Cette impression de blackout, de coupure soudaine, de changement de morceau se retrouve sur « ecdysis » (ce clavier qui vient t'arracher le cerveau) « souvenir », « cXz » et « cut hands ». « locked up » est dans la même veine, à la différence que les coupures s’opèrent entre les couplets et les refrains. Sur « milk of the madonna » le pont est certes beaucoup plus lissé mais sonne comme une conclusion alors qu’il vient in fine apporter de la puissance (et vraiment je l’ai dans le crâne depuis la sortie de l’album ce « a disssplllaaayyy, tongues of fiiiire against the niiigghhtt »). Ces changements de rythmes ultra audibles, bien que très surprenants, renforcent finalement la dualité des morceaux et viennent alimenter leur densité émotionnelle. Soit la marque de fabrique historique des Deftones. « Tu ne sais pas sur quel pied danser ? C'est normal ».
Certains morceaux surprennent tant que d’autres deviennent chiants comme la pluie : « metal dream » et « i think about you all the time ». Outre le fait qu’on puisse les catégoriser à la limite du pop rock (les refrains fleuris et répétés jusqu’à la fin…), ils sont complètement prévisibles. En comparaison avec leurs prédécesseurs : ils déçoivent.
Je n’ai rien contre les balades des Deftones. Il en faut bien une et il y en a quasiment toujours une. « i think about you all the time » c’est le « Entombed » , le « Pompeji », le « Sextape », le « Rivière » de private music mais foiré. « Sextape », « Rivière », « Entombed » ou « Pompeji » bénéficient de cette fameuse dualité qui les empêchent de sombrer du côté fleur bleue. Là, tout est trop heureux, trop rose et il y a un canon à la fin. Je n’ai normalement pas besoin d’en dire plus.
L’album se clôt sur « departing the body ». Soit le morceau qui viendra t’achever. « departing the body » mérite un paragraphe à lui seul. C’est la pépite de l’album et c’est d’ailleurs le morceau le plus long. Ce début solennel, cette voix grave qui est une première, ce souffle sur le chant, ce décompte énuméré qui coupe le couplet en deux et qui vient provoquer une attente, ce métronome à la limite du blast sur le refrain, cette montée d’intensité post second refrain où tout s’accélère, ce pont qui est une véritable catharsis, où tu penses que c’est le grand final (« surprise we made it, surprise we’re finally through » - oui) mais arrive alors un break solennel, puis un retour au premier couplet avec un clavier, une basse et une batterie qui se déchaînent en fond et PAF. LA FIN. La coupure nette à laquelle tu ne t'attendais plus et celle que tu n’espérais finalement pas.
C'est précisément pour toutes ces raisons qu’à la première écoute il y a une impression de décousu, de patchwork et de jam de 42 minutes sans queue ni tête.

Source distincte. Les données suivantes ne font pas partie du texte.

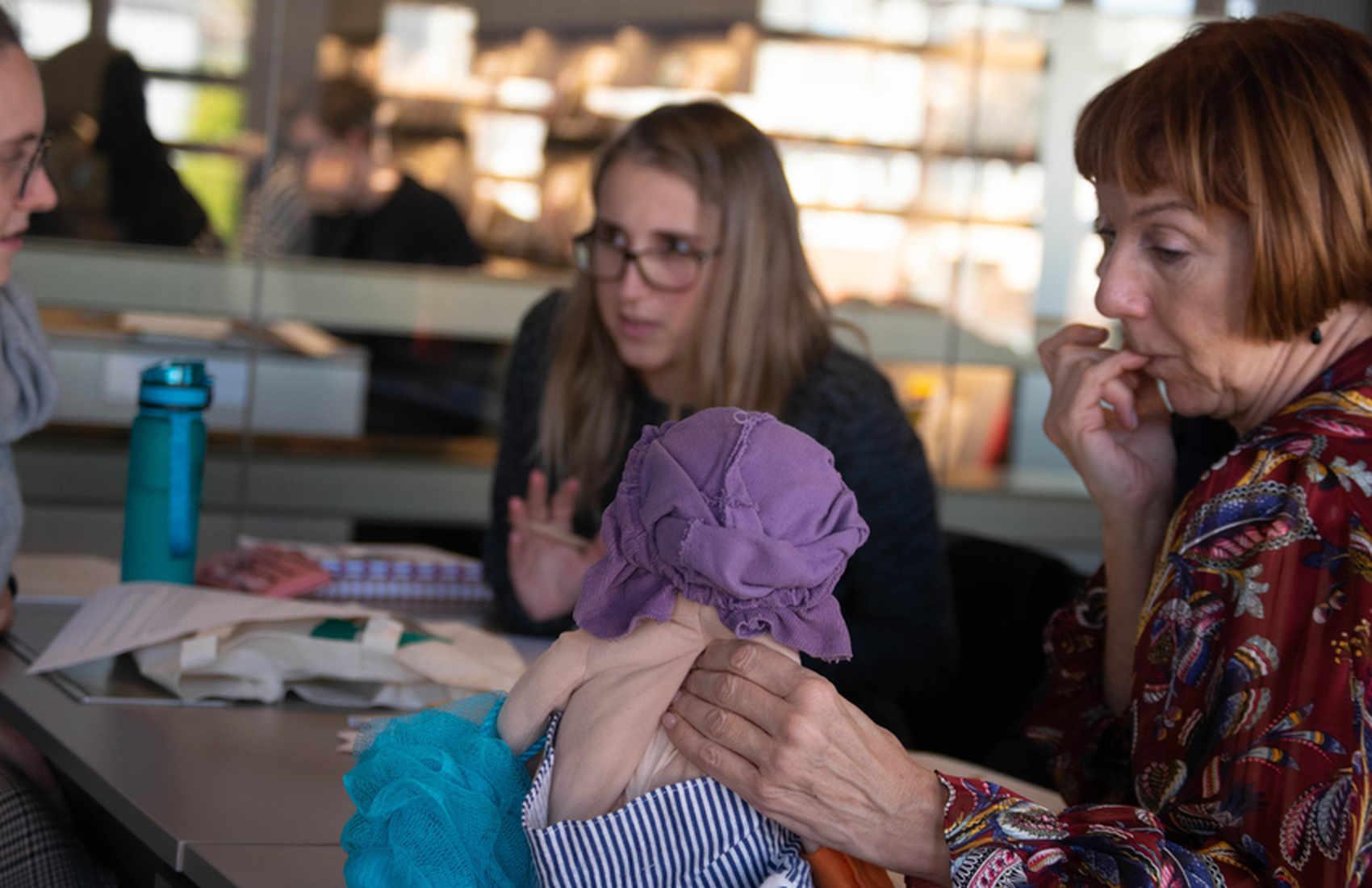 Werkwinkel: Sofie Jansen van RoSa vzw presenteert een speelgoedkoffer voor meer genderbewustzijn in de kleuterklas.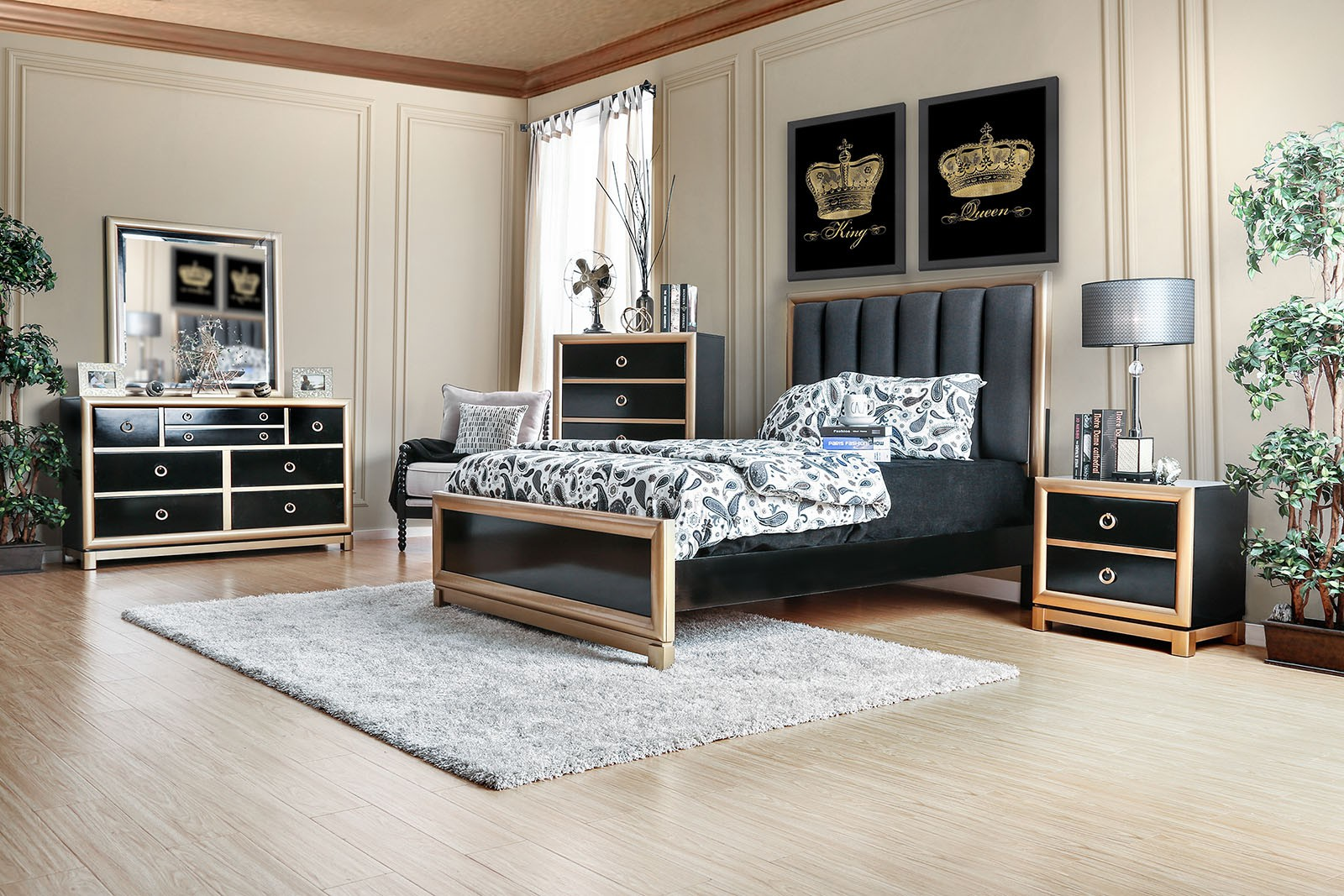 Black And Gold Color Est King Size Bed Dresser Mirror Nightstand 4pc  Bedroom Set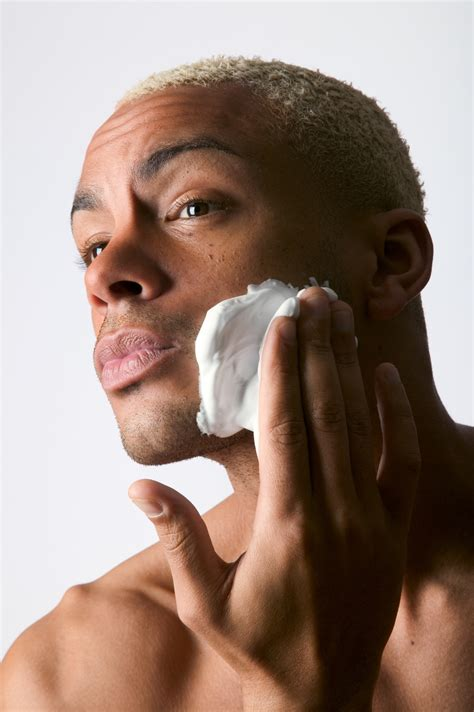 acne caused by shaving picture 2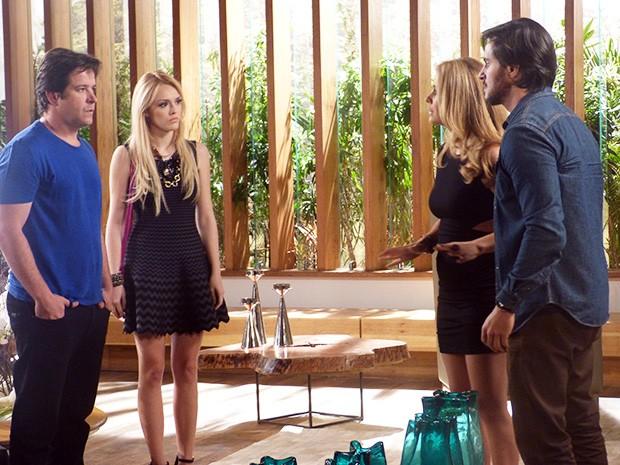 Megan e Jonas vão atrás de Pamela para tentar avisá-la sobre Herval (Foto: Angélica Bastos/Gshow)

Parce qu’on ne respire pas, parce que tout s’enchaîne, parce que les morceaux se divisent parfois en deux… On a pas le temps de process, de comprendre où on en est. C'est en les reprenant un par un qu'on en capte la puissance. Leur enchaînement musical devient presque un détail qui n'apporte pas grand chose à l'ensemble finalement. Je salue l'exercice mais je ne sais pas si il était bien nécessaire.
Le temps de digestion passé, cet album s’avère fou, complet, stupéfiant. De loin, private music ressemble presque à une suite logique de Ohms. De près, il le surpasse par sa créativité. Meilleur album depuis White Pony ? Non. Pour éviter toute vulgarité, j’indique rapidement que Adrenaline, Around the Fur, Deftones, Saturday Night Wrist, Diamond Eyes et Koi No Yokan sont panthéonisés pour ma part, aux côtés de White Pony. Ohms, sorti après le désastreux Gore, mérite également une petite place au Panthéon mais étant donné qu’il est sorti à un moment où il fallait sauver la face du groupe, il n’offre pas la même sensation que le sans-faute initial.

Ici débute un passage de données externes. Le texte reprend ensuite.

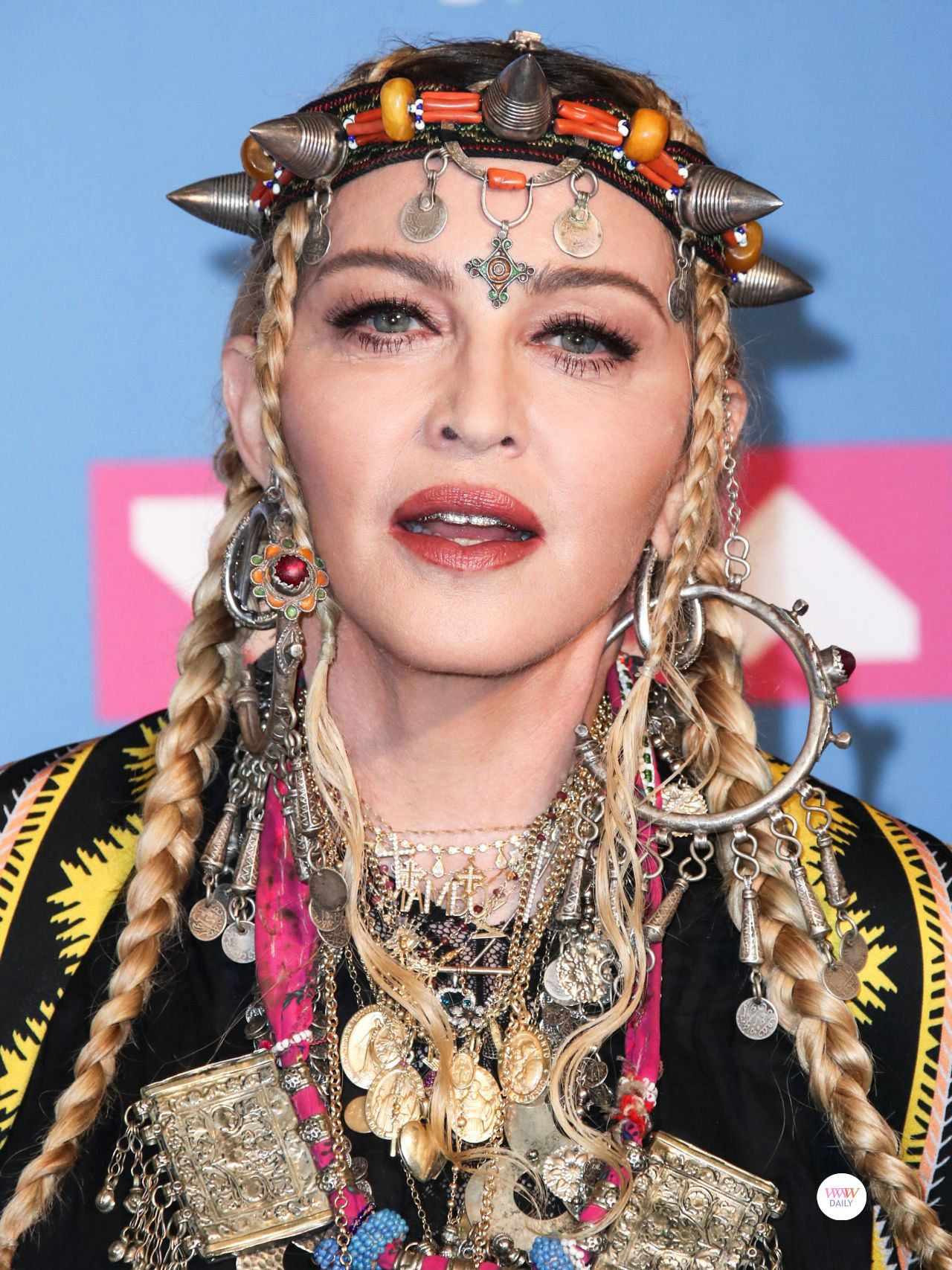 Best Of Best Jewelry At The 2018 Mtv Vmas Part Two Who Wore What Jewels Madonna Mtv Videos Video Music Awards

Gore n’a d’ailleurs pas été mentionné dans cette chronique. Bien que je le remercie d’exister pour « Prayers / Triangles », « Doomed User » et « Hearts / Wires », le reste peut tomber dans l’oubli. L’album a d’ailleurs complètement disparu des setlist des Deftones depuis la sortie de Ohms. On peut cependant lui attribuer le fait qu’il marque un avant et un après.

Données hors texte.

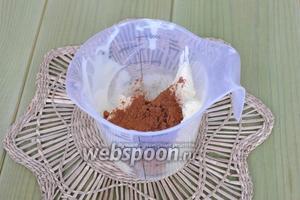 Немного белого крема оставить для украшения, а в остальной крем добавить какао и коньяк.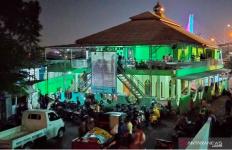 Digusur, Warga Pilih Tinggal di Masjid - JPNN.com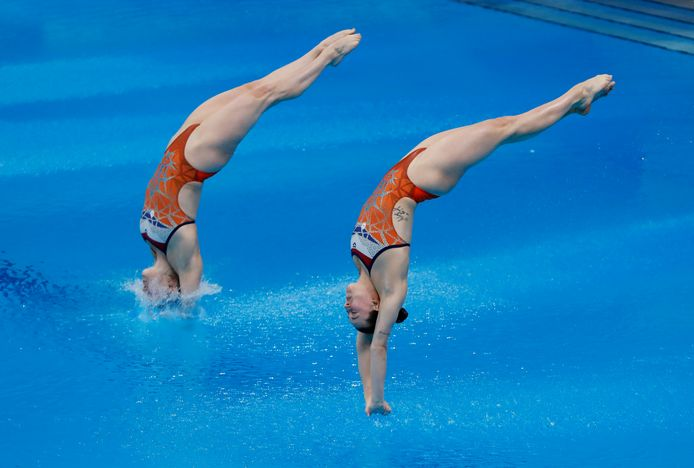 Inge Jansen en Celine van Duijn raken niet gelijktijdig het water.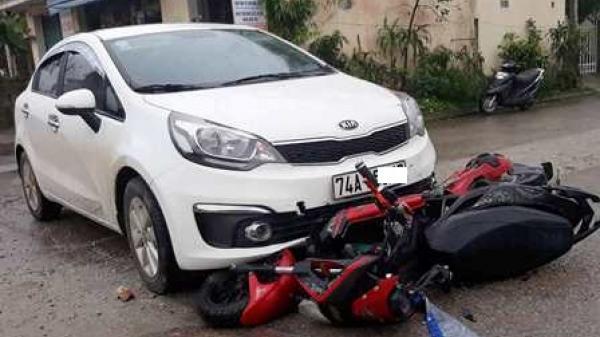 Xe ô tô biển số Quảng Trị va chạm xe máy điện khiến 2 nữ sinh nguy kịch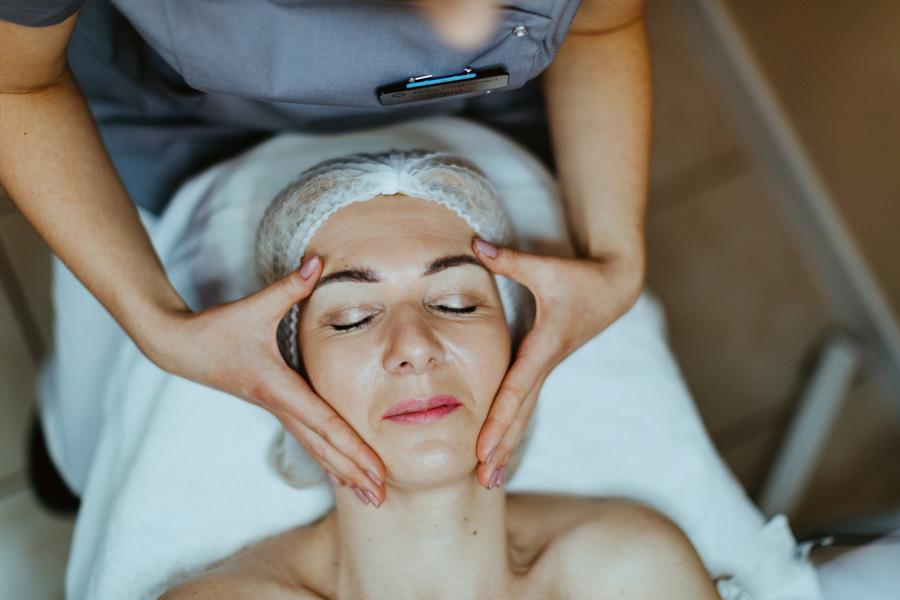 galeria masaż twarzy, szyi i dekoltu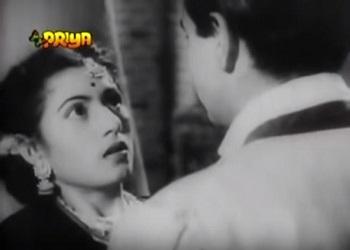 Kamla realises who the Thakur is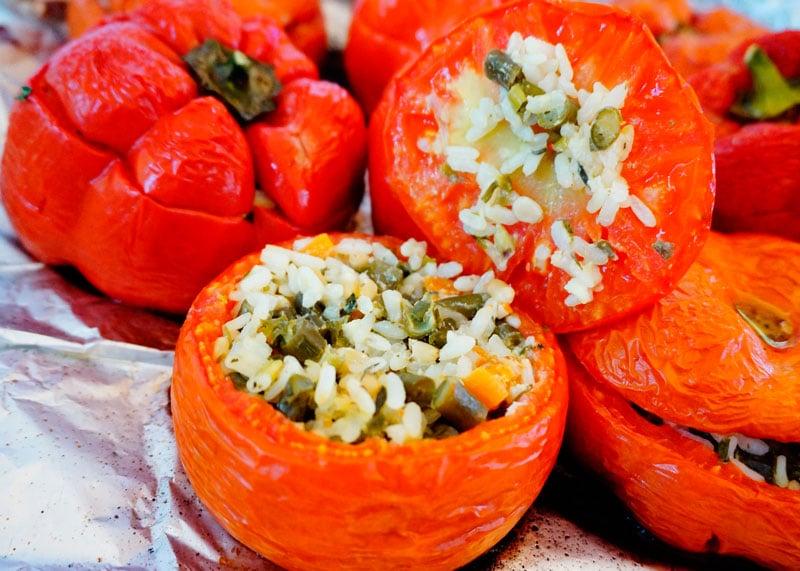 Сладкие перцы и помидоры, фаршированные рисом фото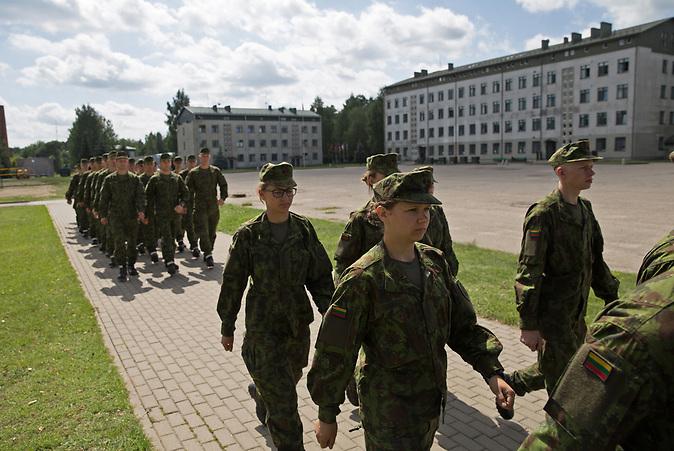 In der litauischen Kleinstadt Rukla ist ein Battlegroup der NATO unter dem Oberkommando der Bundeswehr stationiert. Bild: Seitdem Litauen die Wehrpflicht eingeführt hat, üben Rekruten auch in Rukla.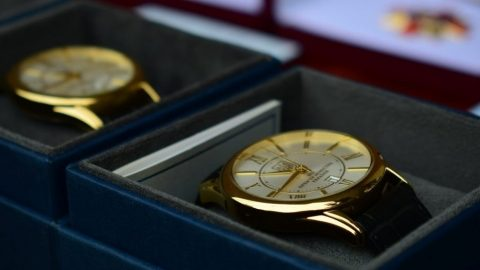 Кабмін замовив партію наручних годинників на суму майже в півмільйона гривень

private music prouve que le groupe est encore capable de surprendre après, déjà, 30 ans de carrière. Les Deftones font toujours du Deftones mais avec un élan de créativité palpable et pourtant sans prétention. Pas de morceaux à rallonge, pas de fioritures mais des productions qui vont droit au but et qui arrivent à déstabiliser sur des temps très courts.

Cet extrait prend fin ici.